begin Page

Hey, Remember How You Wanted To Travel More in 2012? Well, There’s Still Time! Come With Me On A Little Excursion!

December 31, 2012


Well, it’s New Year’s Eve, and you know what that means – it means I recently looked at my pathetically incomplete list of resolutions for 2012 and got seriously depressed.

This is what comes up when you do a search for "shrinking violet."  Seriously, internet... you have problems.

This is what comes up when you do a Google search for “shrinking violet flower.” Seriously, Internet… you have problems.

But maybe that’s because my resolutions were all wrong.  For a look at how to do resolutions right, please head over to my guest post at A Clown On Fire, and have a read.

Now, you may not have heard of Le Clown and A Clown On Fire, because he’s a shy, delicate flower of a man. Shrinking from the spotlight like a, uh, a different type of flower – one that shrinks from light.  Is there such a thing?  Shrinking Violet is a thing, isn’t it?

But I kid, of course.  If you, dear reader, are yourself a blogger it’s unlikely you’ve missed Le Clown’s scorched-earth campaign across the interwebs to dominate all things bloggy.  In an impressively short period of time he has made his site known across the far reaches of Word Pressdom.  In fact, if you are not a blogger, he may be coming to your house soon to draw you in to his world, so you might put a cheese plate together or something.  Make that some poutine and Molson’s, because he’s Canadian.

end Page

Task list.
a – In the New Year's Eve post, why does the writer change the suggested cheese plate to poutine and Molson's?
b – Please list every food or drink the New Year's Eve post suggests putting out for Le Clown's visit.

begin Records shown

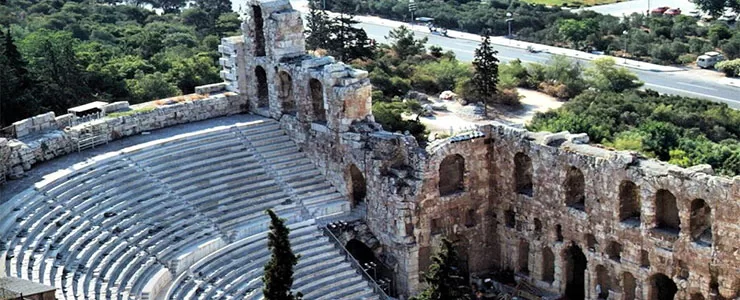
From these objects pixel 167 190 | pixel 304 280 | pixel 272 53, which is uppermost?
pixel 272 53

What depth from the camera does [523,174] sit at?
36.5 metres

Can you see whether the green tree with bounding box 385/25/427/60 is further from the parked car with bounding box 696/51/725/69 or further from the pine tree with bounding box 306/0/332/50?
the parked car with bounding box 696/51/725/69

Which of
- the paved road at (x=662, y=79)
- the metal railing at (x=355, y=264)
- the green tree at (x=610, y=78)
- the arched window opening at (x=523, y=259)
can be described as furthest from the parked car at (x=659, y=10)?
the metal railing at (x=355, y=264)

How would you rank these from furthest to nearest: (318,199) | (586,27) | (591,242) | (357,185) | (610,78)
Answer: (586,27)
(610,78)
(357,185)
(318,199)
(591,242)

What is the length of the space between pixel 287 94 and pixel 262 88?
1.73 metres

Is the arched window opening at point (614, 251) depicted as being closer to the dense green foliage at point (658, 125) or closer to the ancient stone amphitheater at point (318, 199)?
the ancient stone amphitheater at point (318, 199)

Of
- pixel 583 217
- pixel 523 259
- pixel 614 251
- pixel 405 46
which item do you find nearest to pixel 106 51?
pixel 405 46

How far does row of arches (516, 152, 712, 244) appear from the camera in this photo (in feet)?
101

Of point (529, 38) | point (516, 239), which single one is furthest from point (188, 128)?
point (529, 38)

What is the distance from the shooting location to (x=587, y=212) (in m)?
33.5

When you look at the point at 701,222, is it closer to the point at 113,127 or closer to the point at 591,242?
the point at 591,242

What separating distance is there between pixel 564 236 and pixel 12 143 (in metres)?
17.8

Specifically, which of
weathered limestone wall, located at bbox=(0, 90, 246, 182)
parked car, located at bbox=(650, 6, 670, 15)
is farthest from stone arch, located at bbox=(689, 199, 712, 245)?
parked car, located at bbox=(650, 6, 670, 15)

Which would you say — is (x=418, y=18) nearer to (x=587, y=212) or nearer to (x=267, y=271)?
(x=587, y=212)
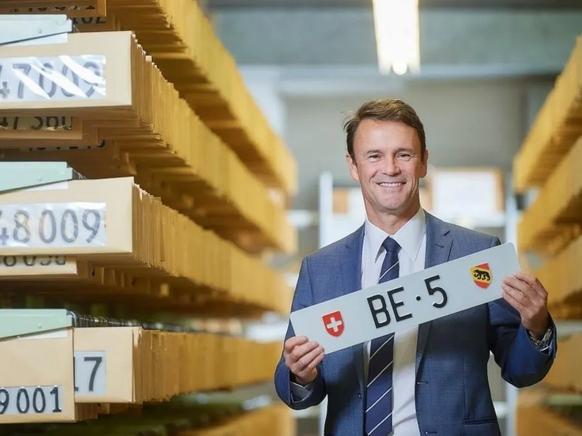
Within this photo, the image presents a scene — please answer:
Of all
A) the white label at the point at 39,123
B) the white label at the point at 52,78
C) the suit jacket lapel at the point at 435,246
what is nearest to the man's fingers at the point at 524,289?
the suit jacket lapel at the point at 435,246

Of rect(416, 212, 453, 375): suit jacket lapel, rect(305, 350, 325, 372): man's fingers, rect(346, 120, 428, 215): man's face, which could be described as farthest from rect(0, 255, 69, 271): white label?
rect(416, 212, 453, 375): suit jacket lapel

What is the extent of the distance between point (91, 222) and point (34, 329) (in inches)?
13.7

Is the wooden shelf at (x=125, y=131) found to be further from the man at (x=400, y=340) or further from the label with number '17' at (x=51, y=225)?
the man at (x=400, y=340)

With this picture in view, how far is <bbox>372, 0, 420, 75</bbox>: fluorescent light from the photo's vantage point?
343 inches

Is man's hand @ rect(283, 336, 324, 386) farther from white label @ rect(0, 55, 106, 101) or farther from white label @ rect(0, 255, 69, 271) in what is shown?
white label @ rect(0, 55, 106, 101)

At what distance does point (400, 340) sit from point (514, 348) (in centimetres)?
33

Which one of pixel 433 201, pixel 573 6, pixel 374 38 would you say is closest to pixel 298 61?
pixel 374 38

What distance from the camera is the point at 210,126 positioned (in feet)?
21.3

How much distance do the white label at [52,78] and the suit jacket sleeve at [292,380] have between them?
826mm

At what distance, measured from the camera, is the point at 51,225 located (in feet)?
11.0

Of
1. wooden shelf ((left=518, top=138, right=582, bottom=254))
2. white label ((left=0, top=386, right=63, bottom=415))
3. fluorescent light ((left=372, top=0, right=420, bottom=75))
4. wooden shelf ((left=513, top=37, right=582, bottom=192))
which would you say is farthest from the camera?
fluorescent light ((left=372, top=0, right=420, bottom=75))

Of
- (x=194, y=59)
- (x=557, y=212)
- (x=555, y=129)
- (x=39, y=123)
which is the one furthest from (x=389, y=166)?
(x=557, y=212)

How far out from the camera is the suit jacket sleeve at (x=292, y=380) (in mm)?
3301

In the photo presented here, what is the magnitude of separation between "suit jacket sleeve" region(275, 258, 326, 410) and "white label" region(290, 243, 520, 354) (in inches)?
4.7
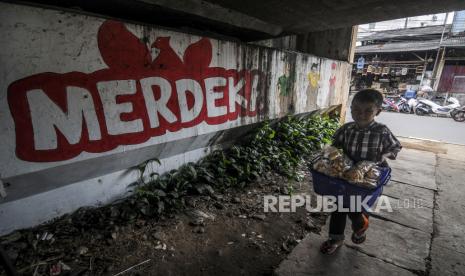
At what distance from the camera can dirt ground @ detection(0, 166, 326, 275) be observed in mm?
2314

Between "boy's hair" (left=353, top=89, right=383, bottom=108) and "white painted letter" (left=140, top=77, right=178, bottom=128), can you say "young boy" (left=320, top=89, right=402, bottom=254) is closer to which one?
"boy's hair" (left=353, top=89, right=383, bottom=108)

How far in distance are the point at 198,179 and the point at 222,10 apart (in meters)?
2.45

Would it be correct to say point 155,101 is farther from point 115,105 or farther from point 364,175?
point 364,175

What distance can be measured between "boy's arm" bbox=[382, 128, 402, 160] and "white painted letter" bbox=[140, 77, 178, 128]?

end Records shown
begin Records shown

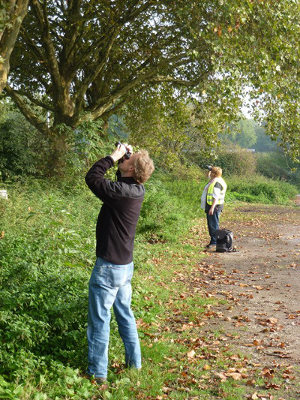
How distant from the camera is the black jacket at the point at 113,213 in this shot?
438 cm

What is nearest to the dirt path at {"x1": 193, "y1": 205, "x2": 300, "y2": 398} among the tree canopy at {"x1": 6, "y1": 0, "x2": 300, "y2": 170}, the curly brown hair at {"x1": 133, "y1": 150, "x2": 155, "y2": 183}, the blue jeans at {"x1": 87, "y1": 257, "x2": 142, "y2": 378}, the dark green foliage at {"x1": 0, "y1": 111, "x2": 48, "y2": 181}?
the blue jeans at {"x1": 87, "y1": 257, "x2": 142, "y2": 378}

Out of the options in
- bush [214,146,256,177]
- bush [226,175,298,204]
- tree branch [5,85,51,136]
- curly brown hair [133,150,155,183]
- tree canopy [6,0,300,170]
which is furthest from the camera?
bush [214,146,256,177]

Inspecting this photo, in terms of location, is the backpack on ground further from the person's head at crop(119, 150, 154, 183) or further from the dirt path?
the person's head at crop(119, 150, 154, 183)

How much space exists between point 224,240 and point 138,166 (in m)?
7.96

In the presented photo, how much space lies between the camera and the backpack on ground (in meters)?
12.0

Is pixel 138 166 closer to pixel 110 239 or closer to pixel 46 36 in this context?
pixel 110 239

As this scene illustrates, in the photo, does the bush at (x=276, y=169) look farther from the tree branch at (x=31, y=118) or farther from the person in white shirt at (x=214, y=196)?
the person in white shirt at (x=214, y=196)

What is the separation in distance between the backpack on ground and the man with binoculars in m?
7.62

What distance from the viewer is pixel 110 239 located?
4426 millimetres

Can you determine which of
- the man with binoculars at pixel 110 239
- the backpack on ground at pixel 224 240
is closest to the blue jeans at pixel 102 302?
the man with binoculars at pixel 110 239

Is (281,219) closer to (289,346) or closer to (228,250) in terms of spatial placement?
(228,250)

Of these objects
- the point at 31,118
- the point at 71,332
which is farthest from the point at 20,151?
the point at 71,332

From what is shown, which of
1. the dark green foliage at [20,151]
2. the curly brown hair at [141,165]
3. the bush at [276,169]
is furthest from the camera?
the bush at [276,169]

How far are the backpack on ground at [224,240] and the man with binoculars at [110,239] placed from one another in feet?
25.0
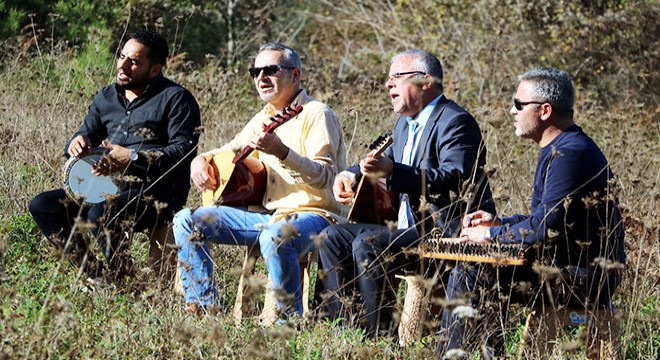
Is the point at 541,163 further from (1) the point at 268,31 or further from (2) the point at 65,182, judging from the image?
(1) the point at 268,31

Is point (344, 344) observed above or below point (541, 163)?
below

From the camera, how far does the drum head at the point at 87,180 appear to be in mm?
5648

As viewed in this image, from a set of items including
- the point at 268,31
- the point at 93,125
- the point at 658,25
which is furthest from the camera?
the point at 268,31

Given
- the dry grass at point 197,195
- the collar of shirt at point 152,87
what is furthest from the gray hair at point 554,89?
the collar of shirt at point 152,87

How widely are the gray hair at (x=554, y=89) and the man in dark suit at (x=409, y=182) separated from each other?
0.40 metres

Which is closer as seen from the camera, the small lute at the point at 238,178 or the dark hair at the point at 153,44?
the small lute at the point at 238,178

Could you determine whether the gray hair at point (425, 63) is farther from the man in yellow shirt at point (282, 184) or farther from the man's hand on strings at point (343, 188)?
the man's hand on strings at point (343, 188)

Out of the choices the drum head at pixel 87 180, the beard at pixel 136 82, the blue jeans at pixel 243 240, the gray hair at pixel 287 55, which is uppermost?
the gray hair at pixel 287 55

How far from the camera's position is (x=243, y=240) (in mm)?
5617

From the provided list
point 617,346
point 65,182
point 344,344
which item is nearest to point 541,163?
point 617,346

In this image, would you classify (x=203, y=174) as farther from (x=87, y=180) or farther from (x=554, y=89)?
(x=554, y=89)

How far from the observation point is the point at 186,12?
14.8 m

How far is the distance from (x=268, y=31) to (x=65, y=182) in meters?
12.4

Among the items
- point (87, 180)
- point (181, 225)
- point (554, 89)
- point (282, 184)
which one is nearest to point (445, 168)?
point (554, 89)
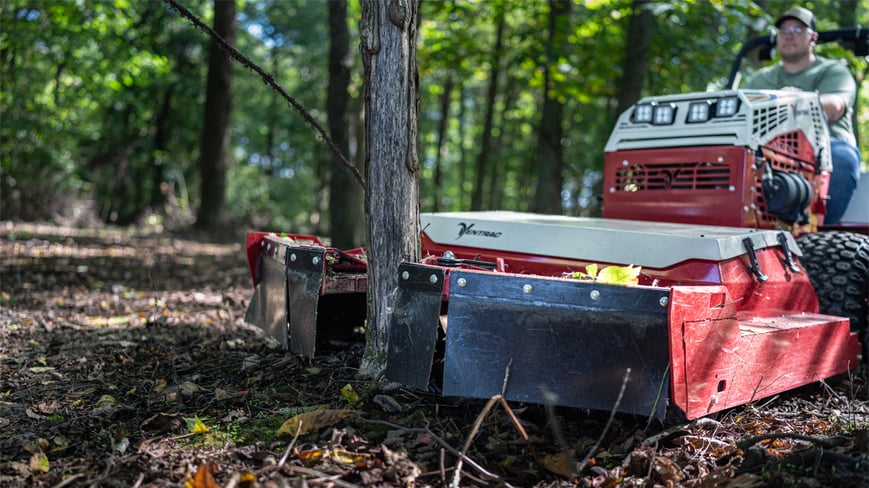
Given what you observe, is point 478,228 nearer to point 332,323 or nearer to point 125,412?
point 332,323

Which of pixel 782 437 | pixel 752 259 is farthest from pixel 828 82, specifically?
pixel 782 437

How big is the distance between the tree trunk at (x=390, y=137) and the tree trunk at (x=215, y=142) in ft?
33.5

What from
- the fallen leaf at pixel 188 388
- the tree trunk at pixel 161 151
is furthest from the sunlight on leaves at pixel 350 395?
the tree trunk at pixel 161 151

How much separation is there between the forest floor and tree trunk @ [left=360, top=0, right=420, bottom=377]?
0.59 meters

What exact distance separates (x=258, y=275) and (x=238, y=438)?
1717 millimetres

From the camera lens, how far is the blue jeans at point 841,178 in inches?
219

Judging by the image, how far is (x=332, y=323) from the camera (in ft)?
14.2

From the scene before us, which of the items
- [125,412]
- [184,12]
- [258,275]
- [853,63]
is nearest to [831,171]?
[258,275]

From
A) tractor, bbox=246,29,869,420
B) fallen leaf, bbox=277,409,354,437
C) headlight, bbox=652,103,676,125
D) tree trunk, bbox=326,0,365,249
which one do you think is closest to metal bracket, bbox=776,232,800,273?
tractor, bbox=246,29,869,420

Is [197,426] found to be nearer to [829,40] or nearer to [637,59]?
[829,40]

end Records shown
begin Records shown

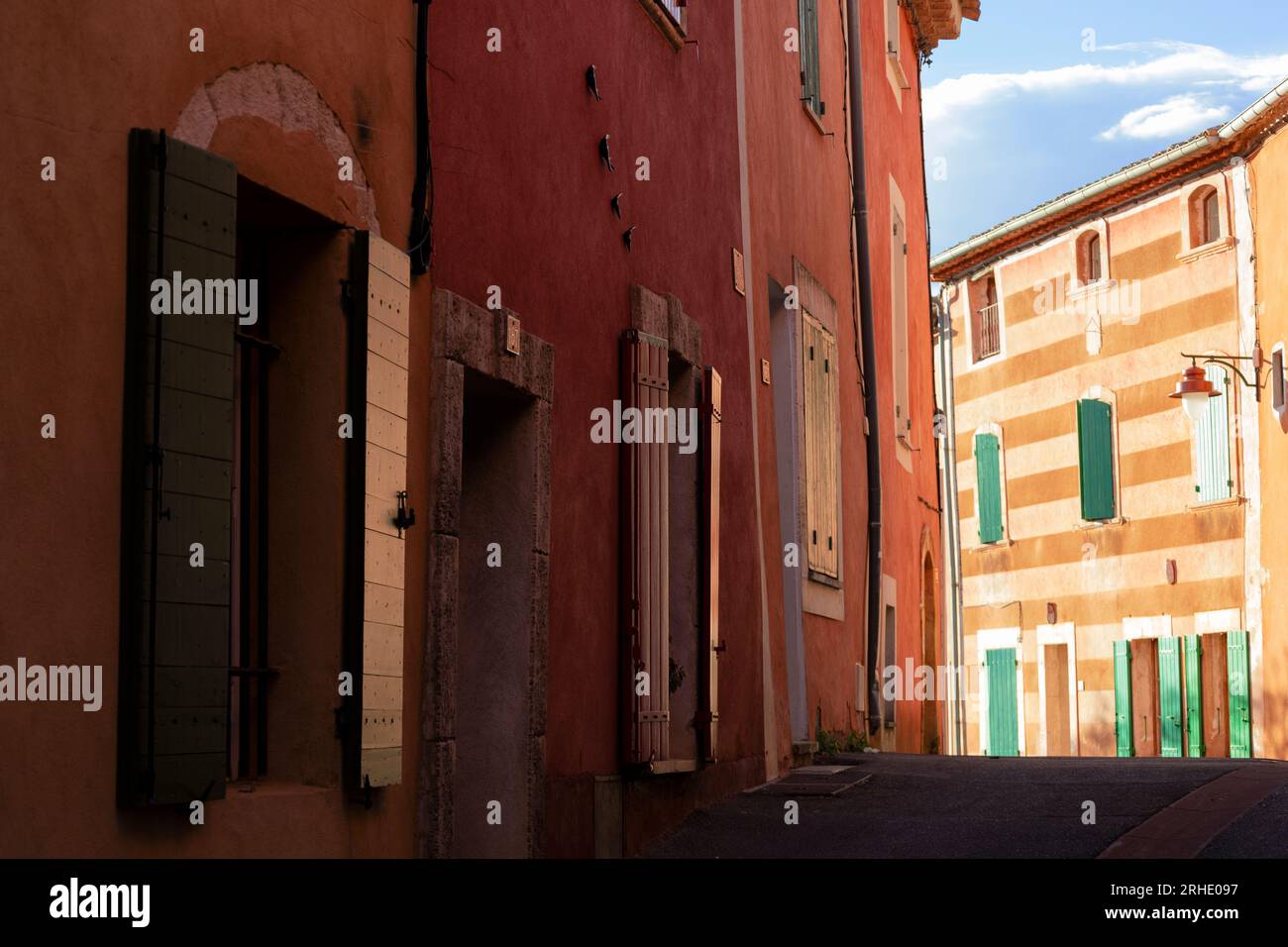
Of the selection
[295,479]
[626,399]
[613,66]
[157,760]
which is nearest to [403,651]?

end Records shown

Full answers.
a – Because Le Clown is Canadian.

b –
- a cheese plate
- poutine
- Molson's